In the next part of its opinion, the court concluded that the Teamsters could not satisfy Rule 23(b)’s predominance requirement as to reliance utilizing the fraud-on-the market theory of Basic Inc. v. Levinson, 485 U.S. 224 (1988). Accordingly, class certified was properly denied.

The resolution of this question hinged on whether the market is efficient. To analyze the issue, the court focused on three of the factors identified in Cammer v. Bloom, 711 F. Supp. 1264 (D.N.Y. 1989), which had considered the question as to the equity markets. First, the court considered whether there were financial analysts who report on the security. If there are a number of analysts following the security, that fact would support an inference that the market is efficient. Here, the court rejected expert testimony offered by plaintiff claiming that in fact analysts followed the security.
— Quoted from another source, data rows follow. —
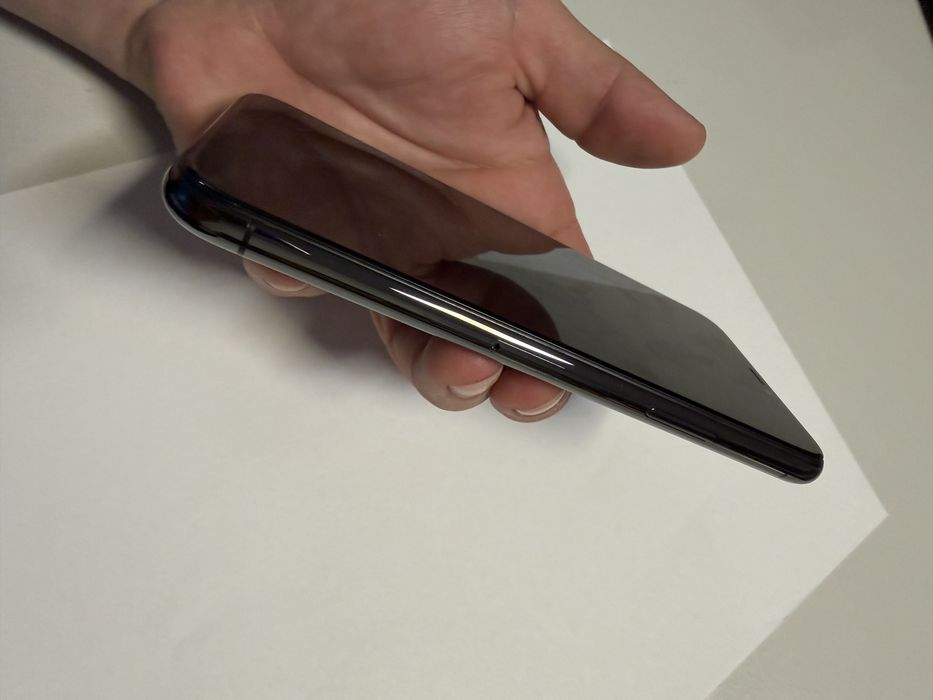 iphone 11 pro pentru piese sau recarosare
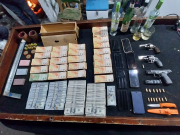 DESMANTELARON UN CASINO CLANDESTINO EN BERROTARÁN. DETUVIERON A 19 PERSONAS Y SECUESTRARON 8 MILLONES DE PESOS.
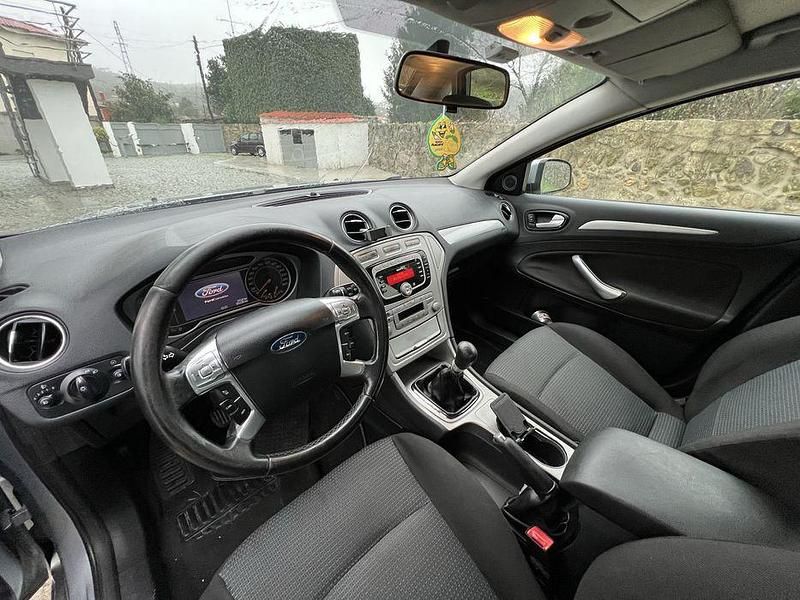Usado Ford Mondeo 125 HP (91 kW) 2008 Sedan
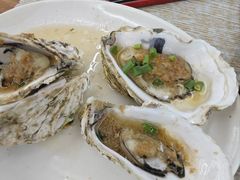 -红月湾海鲜饭店•沙滩海景(双月湾店)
The court noted that the testimony was based on the fact that analysts followed publicly traded Bombardier, not the “certificates” involved here.

The court also found that plaintiff failed to meet its burden on a second key prong of the test – whether market makers were making a market in the securities, since this promotes efficiency. The securities here were traded infrequently among institutions. The fact that the lead underwriter would furnish bids and quotes on request did not make it a market maker.

Finally, the court rejected evidence offered by the Teamsters that the price of the securities reacted immediately to news of unexpected corporate events, another hallmark of efficiency. Plaintiff’s expert economist offered an event study which they claimed supported the argument that in fact the securities reacted to such information. The court rejected this evidence as inadequate however, because the study focused on the disclosure of information immaterial to the certificates and which related primarily to the parent company.

In conducting its analysis, the court acknowledged that Cammer is based on the equity rather than the bond markets and that there are differences between the two markets. Here, however, the factors from the case were properly used as an “analytical tool” to evaluate the question of efficiency the court noted.